- Associated Press - Wednesday, September 4, 2019

BOZEMAN, Mont. (AP) - Kristin Taylor saw a student trying to balance his lunch tray while using crutches, and she rushed over to help.

Another student asked her how much lunch cost because he wanted to be sure he had enough cash. Then she helped pass out hundreds of lollipops. Standing in the crowded hallway during lunchtime at Bozeman High School, Taylor waved at faculty members and smiled at students.

Tuesday was the first day of school for Bozeman students, and Taylor wanted to give kids a warm welcome. In fact, that’ll be her goal all year.

Taylor helped organize volunteers who will greet students, offer assistance and be friendly faces every day, the Bozeman Daily Chronicle reported .

“You kind of become a jack-of-all-trades (as a volunteer),” Taylor said.

It’s called Project Connect. Volunteers aim to “model kindness and human connection,” Taylor said, while also promoting safety in school.

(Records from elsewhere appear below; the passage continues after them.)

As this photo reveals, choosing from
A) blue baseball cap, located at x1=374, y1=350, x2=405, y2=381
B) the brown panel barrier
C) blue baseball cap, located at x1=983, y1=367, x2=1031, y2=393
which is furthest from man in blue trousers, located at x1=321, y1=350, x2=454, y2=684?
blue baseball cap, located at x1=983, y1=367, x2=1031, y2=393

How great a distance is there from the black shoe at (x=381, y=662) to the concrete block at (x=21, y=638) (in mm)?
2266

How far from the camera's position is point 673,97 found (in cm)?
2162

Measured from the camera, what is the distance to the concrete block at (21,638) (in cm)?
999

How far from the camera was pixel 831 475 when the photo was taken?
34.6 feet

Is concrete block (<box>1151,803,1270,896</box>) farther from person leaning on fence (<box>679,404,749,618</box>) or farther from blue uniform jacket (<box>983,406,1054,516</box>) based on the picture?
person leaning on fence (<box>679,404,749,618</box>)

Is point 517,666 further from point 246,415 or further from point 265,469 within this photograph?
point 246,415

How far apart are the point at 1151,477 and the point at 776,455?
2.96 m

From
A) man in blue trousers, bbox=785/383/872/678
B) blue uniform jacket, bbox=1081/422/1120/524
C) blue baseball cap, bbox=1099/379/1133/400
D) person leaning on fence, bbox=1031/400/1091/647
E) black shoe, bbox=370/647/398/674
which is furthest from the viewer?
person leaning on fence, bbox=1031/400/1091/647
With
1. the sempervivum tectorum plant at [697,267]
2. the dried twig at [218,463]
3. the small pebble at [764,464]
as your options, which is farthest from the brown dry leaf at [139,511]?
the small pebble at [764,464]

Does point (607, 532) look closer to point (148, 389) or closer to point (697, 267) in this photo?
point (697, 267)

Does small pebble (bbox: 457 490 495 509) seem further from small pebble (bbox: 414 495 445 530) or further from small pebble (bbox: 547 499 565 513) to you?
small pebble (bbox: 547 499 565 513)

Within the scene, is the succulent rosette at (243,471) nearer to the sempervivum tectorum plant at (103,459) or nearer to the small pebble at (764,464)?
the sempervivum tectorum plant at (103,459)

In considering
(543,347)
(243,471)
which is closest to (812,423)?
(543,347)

More than a year ago, Taylor said she and a group of parents decided to organize after the mass shooting at Marjory Stoneman Douglas High School in Parkland, Florida, where 17 students were killed. Parents were feeling anxious about sending their kids to school, and they wanted to do something, Taylor said.

“We asked the district, ‘How can we wrap our arms around the school?’” Taylor said.

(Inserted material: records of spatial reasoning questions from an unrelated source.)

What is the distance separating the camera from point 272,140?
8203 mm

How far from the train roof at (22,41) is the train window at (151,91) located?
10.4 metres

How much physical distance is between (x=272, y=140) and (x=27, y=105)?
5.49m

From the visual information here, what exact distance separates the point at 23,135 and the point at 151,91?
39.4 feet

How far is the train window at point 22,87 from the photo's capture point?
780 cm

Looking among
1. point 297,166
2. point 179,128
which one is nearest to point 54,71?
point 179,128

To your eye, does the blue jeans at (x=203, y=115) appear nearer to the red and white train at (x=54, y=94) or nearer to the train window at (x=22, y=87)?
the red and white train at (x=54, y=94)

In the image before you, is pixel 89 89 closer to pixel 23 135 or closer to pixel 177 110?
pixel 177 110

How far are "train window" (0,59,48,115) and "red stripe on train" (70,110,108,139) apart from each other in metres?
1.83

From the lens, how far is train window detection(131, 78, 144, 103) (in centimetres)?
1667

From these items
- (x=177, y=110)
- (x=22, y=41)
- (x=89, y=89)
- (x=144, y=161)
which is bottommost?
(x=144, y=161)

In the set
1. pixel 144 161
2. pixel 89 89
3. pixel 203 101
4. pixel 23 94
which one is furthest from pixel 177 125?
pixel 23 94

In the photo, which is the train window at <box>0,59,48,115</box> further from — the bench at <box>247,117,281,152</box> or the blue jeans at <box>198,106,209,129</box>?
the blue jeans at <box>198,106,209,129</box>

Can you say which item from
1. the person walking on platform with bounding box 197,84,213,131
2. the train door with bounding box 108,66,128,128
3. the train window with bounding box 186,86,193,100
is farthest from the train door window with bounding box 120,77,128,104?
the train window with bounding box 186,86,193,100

District leaders told the group that just the presence of adults could be helpful.

School safety has been a hotly debated topic nationwide in the wake of mass shootings. Lawmakers in Montana proposed a number of bills to address school safety concerns during the 2019 legislative session, and even looked to Bozeman for guidance. A $3 million federal grant has helped the district employ new mental health counselors and train teachers on how to help students deal with trauma.

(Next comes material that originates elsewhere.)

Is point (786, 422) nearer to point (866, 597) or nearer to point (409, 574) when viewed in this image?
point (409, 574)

Taylor said the volunteers are not meant to act as authoritative figures, but are there to offer support to students, especially those who may struggle in school.

Taylor and a few other volunteers started showing up to school last year. It was more informal then, but has since grown. Project Connect now has its own website, official T-shirts and about 75 volunteers. A goal of the project is to raise money for new technologies that improve school safety.

Only a fraction of volunteers can make shifts regularly, and Taylor said the project is always looking for help. Organizers schedule volunteer shifts in the morning while students are headed to class, during lunch and after school while students are leaving. Each volunteer must clear a background check and training, and wear a red vest or shirt while on campus.

The group consists of parents, but also retired folks, religious leaders and a member of the National Guard. Taylor said the project aims to involve all kinds of people in making students feel comfortable and safe.

Training for volunteers has included presentations by school counselors and the school resource officer.

First-year Principal Dan Mills said he thinks Project Connect will be effective in creating a positive environment at the school, and that he’s excited other schools are taking notice.

“It’s catching steam not only in our building but across the district,” Mills said.

Organizers of Project Connect will help other schools start programs. Taylor said the concept is basic and easy to implement - have caring adults present on campus and that’s it.

“It’s almost ridiculously simple, but the beauty is in the simplicity of it,” Taylor said.

More information on Project Connect can be found at projectconnectmt.org.